Zulüm İle Âbâd Olanın Âkıbeti: Zalim Zulmünde Boğulur
Zulüm İle Âbâd Olanın Âkıbeti: Zalim Zulmünde Boğulur
Bir Hakikat Makalesi
Tarih, zulmün izlerini taşıyan sayfalarla doludur. Firavun’dan Nemrut’a, Ebu Cehil’den modern çağın despotlarına kadar birçok zalim, güç ve iktidar sarhoşluğuyla mazluma el uzatmış, hakkı ayaklar altına almıştır. Lakin hiçbir zulüm ebedî olmamıştır. Çünkü “Zalim zulmünde boğulur” hakikati, bir kader kanunu gibi işler. Zalim için iki hesap vardır: Biri dünyada, diğeri ise ahirettedir.

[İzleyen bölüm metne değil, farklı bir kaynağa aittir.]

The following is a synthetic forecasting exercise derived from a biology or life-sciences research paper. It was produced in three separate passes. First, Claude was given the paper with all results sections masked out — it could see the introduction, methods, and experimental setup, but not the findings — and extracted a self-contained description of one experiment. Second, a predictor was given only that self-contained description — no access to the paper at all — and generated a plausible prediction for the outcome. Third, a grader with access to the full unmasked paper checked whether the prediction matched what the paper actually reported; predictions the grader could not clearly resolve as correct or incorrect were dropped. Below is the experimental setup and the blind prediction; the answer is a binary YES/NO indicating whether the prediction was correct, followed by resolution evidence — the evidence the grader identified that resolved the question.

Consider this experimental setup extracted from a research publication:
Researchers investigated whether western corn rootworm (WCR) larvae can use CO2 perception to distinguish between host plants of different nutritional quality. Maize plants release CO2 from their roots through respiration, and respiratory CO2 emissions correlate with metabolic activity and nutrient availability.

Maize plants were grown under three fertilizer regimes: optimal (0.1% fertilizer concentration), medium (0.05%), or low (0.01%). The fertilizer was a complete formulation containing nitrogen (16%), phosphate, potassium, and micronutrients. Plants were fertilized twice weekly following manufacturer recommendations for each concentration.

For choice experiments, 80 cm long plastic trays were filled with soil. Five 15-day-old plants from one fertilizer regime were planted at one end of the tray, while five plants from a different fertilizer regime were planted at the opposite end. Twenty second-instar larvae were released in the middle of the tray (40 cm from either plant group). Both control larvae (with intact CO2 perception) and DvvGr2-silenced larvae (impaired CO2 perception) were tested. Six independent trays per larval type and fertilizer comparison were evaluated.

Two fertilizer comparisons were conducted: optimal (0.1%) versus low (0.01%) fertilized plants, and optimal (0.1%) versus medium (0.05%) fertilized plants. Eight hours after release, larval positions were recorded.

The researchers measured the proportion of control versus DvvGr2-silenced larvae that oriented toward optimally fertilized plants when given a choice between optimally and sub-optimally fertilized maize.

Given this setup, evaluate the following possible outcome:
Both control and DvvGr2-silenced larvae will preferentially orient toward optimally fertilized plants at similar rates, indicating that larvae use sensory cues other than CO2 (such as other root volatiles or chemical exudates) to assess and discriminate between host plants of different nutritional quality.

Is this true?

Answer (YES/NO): NO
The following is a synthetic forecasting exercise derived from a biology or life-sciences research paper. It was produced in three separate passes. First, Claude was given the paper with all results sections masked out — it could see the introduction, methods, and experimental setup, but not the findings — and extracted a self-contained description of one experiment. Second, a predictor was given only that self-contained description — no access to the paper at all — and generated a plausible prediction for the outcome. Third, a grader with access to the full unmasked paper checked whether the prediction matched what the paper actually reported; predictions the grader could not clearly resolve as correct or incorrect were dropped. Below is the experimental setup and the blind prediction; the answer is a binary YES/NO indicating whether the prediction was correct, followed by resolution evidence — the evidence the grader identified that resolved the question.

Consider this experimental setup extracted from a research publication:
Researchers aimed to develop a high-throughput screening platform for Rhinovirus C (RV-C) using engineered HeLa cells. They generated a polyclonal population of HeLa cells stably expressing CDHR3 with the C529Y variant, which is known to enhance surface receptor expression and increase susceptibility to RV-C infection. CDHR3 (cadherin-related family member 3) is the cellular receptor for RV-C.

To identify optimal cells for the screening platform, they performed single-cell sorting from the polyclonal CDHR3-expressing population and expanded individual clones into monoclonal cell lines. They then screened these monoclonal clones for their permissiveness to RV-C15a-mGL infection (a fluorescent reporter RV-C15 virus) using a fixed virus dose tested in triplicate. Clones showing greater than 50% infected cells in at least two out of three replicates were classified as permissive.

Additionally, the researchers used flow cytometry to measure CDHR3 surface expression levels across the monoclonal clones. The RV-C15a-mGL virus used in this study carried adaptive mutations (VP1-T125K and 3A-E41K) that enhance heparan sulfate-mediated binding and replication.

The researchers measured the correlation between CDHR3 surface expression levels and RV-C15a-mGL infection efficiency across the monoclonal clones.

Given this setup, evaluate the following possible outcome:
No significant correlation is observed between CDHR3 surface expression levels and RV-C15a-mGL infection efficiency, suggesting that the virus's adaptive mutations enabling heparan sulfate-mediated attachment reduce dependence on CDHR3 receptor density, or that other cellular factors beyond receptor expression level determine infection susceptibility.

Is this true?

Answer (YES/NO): NO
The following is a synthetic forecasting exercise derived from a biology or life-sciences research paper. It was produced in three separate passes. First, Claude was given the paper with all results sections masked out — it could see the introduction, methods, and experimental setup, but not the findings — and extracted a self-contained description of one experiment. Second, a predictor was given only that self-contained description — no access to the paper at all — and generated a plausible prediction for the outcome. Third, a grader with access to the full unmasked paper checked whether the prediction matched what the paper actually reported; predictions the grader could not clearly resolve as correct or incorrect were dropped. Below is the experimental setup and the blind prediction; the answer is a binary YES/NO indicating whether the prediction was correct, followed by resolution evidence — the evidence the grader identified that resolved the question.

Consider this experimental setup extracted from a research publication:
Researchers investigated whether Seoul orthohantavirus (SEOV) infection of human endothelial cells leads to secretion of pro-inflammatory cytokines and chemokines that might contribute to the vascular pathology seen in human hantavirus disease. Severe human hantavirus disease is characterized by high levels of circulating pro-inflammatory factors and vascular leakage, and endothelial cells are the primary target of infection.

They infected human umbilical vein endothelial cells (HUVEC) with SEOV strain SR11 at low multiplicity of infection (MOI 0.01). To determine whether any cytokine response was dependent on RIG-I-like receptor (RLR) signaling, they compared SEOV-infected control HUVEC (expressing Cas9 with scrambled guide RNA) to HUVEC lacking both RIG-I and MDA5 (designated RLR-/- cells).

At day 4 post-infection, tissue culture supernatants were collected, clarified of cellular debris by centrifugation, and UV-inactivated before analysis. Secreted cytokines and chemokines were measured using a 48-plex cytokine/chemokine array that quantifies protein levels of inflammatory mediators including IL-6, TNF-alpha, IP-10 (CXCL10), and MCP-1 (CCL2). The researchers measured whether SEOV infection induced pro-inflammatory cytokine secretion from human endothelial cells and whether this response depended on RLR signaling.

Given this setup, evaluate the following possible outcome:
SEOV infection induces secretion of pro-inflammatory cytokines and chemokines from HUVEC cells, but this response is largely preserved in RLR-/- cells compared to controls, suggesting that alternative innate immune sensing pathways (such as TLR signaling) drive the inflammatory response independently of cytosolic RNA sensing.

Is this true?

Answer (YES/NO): NO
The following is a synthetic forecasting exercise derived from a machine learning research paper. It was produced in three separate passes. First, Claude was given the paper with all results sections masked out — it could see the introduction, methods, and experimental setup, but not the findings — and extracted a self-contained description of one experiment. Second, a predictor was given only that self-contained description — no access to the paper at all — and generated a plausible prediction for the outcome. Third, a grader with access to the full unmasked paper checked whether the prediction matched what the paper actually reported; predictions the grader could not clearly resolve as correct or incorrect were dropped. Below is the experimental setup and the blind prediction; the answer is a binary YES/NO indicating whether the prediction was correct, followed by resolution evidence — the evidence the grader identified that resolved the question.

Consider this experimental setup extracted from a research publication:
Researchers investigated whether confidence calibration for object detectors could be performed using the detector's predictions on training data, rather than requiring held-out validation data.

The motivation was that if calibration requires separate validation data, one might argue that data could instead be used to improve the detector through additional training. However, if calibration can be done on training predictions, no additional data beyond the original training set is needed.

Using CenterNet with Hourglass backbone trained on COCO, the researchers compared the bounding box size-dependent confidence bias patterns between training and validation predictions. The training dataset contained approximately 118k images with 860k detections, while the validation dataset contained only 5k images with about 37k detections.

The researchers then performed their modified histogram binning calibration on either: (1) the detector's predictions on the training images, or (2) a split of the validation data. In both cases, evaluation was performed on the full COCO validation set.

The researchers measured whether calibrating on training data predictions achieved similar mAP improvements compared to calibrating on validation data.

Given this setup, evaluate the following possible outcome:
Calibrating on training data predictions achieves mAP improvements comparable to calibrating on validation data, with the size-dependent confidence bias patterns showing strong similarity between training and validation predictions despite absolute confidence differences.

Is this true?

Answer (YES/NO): YES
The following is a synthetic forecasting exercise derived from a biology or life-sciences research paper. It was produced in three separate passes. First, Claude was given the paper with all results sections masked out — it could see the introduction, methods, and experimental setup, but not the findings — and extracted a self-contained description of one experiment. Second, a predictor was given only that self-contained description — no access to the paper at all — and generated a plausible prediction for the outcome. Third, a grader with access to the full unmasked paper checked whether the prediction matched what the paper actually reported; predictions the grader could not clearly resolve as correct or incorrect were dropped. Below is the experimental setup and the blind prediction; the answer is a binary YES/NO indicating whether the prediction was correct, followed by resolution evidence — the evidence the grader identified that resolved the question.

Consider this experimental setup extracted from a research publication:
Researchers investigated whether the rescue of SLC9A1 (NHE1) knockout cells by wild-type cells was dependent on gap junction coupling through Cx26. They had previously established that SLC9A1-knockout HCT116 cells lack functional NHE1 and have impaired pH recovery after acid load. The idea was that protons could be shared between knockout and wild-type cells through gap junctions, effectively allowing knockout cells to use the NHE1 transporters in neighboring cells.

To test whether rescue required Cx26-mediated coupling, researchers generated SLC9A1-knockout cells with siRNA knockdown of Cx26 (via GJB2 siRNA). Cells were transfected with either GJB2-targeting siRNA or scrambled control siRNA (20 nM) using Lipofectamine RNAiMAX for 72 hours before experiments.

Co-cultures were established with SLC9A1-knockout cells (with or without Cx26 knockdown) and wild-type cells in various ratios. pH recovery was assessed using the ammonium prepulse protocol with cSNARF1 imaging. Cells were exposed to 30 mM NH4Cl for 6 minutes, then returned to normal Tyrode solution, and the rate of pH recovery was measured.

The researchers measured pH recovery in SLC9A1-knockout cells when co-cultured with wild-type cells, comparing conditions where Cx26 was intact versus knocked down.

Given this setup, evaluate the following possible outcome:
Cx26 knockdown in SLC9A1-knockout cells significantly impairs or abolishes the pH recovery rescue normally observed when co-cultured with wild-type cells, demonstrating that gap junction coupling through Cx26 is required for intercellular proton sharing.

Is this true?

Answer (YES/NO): NO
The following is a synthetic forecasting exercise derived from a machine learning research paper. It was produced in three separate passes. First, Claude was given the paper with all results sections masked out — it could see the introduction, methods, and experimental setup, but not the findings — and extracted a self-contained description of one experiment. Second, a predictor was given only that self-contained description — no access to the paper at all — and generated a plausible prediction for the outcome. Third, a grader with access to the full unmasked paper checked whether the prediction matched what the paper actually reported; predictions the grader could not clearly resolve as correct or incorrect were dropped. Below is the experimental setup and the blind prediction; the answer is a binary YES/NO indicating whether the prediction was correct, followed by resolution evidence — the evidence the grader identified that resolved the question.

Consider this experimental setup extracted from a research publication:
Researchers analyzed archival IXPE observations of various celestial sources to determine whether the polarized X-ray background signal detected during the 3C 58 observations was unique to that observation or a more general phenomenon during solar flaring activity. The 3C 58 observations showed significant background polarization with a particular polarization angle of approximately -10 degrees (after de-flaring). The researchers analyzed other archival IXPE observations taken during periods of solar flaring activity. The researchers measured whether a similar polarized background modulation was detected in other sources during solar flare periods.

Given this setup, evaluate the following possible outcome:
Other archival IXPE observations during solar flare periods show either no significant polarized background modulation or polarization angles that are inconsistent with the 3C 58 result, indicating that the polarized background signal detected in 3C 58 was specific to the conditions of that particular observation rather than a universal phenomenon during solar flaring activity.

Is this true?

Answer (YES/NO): NO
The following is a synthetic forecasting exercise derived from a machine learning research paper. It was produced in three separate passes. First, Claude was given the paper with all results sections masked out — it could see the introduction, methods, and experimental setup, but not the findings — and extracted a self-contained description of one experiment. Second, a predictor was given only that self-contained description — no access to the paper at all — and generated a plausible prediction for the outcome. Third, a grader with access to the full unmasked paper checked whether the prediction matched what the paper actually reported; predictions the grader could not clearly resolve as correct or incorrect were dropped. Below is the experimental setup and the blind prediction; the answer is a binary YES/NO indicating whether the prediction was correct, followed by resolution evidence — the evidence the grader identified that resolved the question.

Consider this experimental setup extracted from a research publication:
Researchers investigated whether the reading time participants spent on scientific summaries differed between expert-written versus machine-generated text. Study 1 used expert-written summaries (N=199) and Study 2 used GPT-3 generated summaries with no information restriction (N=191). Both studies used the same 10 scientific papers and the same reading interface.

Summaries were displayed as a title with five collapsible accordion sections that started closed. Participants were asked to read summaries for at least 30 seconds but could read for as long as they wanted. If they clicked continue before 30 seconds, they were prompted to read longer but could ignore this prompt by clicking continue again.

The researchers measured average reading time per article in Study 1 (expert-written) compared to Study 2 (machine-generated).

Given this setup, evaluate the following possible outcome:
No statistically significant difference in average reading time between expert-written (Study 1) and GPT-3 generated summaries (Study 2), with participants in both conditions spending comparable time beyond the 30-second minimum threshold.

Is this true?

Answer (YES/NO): NO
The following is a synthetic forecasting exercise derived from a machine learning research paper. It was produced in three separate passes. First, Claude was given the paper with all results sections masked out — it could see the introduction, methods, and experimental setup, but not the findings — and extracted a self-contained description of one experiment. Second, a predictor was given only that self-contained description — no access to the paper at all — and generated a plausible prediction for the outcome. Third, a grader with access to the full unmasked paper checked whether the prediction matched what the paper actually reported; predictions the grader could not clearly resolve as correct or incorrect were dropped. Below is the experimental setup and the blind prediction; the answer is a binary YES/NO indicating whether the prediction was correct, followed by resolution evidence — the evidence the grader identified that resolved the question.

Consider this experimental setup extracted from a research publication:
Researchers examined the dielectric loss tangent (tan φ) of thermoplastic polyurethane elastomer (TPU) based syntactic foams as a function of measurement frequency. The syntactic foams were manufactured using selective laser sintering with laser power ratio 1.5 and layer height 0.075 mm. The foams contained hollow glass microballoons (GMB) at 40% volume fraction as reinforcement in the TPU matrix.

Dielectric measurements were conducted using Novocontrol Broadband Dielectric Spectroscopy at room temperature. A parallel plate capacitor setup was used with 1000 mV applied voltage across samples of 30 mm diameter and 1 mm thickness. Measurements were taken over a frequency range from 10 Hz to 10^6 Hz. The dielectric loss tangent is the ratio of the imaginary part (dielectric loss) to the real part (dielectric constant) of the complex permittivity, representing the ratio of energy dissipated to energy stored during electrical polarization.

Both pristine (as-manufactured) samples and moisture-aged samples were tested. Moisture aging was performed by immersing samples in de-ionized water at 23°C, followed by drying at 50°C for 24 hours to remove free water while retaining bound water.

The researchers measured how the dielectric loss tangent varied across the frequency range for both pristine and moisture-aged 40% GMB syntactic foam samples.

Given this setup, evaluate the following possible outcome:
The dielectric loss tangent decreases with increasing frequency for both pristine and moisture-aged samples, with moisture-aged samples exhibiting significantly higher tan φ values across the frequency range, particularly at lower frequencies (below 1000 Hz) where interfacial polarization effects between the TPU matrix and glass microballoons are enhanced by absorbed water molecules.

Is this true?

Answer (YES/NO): NO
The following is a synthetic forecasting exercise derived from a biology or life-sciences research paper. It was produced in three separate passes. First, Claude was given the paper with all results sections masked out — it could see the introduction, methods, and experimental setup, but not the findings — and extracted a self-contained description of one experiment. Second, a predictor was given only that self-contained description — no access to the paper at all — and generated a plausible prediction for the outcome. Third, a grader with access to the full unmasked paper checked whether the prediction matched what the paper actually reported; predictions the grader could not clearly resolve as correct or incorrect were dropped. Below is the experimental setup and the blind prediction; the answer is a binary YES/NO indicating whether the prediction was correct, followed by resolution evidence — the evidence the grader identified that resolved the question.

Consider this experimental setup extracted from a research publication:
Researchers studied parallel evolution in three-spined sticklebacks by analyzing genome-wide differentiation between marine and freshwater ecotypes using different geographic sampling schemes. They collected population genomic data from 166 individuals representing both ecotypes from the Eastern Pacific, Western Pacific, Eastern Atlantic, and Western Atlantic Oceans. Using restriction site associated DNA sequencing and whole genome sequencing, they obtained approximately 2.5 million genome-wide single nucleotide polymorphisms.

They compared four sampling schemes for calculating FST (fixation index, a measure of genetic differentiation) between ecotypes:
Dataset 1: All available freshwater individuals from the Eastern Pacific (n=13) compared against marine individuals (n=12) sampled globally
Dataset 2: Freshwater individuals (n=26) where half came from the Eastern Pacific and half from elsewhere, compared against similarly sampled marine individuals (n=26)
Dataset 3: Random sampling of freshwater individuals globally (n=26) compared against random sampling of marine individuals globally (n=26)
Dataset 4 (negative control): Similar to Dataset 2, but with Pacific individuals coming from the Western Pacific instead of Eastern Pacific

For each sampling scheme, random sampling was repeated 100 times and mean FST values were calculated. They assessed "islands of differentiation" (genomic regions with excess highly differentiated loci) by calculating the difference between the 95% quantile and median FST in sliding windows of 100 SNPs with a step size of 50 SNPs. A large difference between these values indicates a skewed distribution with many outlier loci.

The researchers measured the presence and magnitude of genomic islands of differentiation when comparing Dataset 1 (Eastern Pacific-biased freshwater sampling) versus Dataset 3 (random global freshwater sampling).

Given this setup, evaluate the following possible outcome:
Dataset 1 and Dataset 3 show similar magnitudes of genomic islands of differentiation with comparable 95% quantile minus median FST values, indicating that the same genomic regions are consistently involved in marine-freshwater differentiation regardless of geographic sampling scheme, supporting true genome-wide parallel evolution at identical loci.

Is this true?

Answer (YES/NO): NO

Kur’an-ı Kerim, bu hakikati en veciz şekilde Mü’min Suresi’nde beyan eder:
> “Nihayet Allah, onların kurdukları kötü tuzaklardan bu kişiyi korudu; Firavun ailesini ise şiddetli bir azap kuşatıp yok etti. Bu azap, onların sabah akşam sokulacakları ateştir. Kıyamet koptuğunda, ‘Firavun ailesini en şiddetli azabın içine atın!’ denilecek.” (Mü’min, 45-46)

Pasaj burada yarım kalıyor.